16日(現地時間)午前9時57分、ニューヨーク証券取引所でダウ工業株30種平均は前日比29.27ポイント(0.06%)安の4万8434.45を推移している。S&P500種指数は7015.30、ナスダック総合指数は2万3929.18である。前日比でそれぞれ7.65ポイント(0.11%)、86.83ポイント(0.36%)下落の水準だ。
この日の下落はレバノンとイスラエルの首脳会談が不調に終わった影響とみられる。米国とイランの終戦合意が不透明となり、株式相場の逆風として作用した。
ドナルド・トランプ米大統領は前日「イスラエルとレバノンが16日に対話する」と述べたが、事実上頓挫したと伝えられた。
ロイター通信によると、アウン大統領はイスラエル首相と通話しない方針を駐米大使館を通じて米国に伝えた。
アウン大統領は当面、ネタニヤフ首相と通話する意向がないことも明らかにしたとされる。
また米国はイランに対する経済的圧力を緩めていない。
米海軍は告知を通じ、米国がイランへの海上封鎖を密輸貨物にまで拡大すると明らかにした。対象品目には武器、弾薬、核物質、原油および精製石油、鉄、鋼、アルミニウムなどが含まれる。
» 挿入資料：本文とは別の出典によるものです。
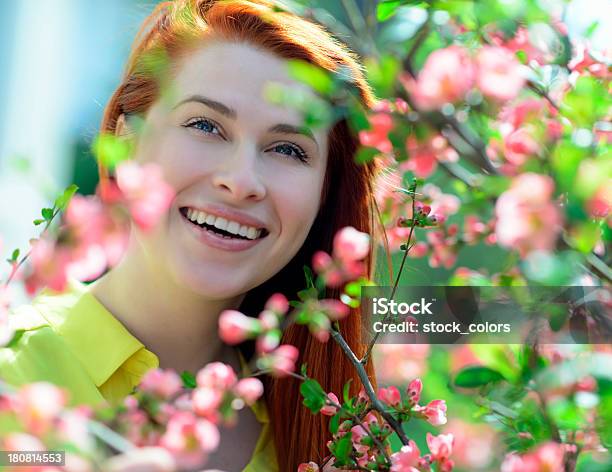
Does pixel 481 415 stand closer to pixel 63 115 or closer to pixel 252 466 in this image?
pixel 252 466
ピート・ヘグセス米国防長官も「スコット・ベサント財務長官と財務省の同僚たちも『Economic Fury(経済的怒り)』作戦を開始している」と付け加えた。
この日のニューヨーク市場を業種別にみると、エネルギー、不動産などは堅調で、裁量消費、テクノロジーなどは軟調だった。運動靴メーカーのオールバーズは前日に事業方針を人工知能(AI)コンピューティングインフラ事業へ転換すると明らかにし、株価が582.33%急騰した。しかしこの日は利益確定の影響などで株価が28.49%下落した。
ボヤジャー・テクノロジーズは、NASAが国際宇宙ステーションに向かう7回目の民間宇宙飛行士任務として同社を選定したとの報で株価が2.34%上昇した。
同時刻の国際原油は上昇した。期近である2026年5月渡しのウエスト・テキサス・インターミディエート(WTI)先物価格は前日比1.40%高の1バレル=92.57ドルを付けている。
一方で欧州株はまちまちとなった。
ユーロ・ストックス50指数は前日比0.11%安の5934.10で取引されている。英国FTSE100指数とフランスCAC40指数はそれぞれ0.63%、0.54%上昇した。ドイツDAX指数は前日比0.51%上昇した。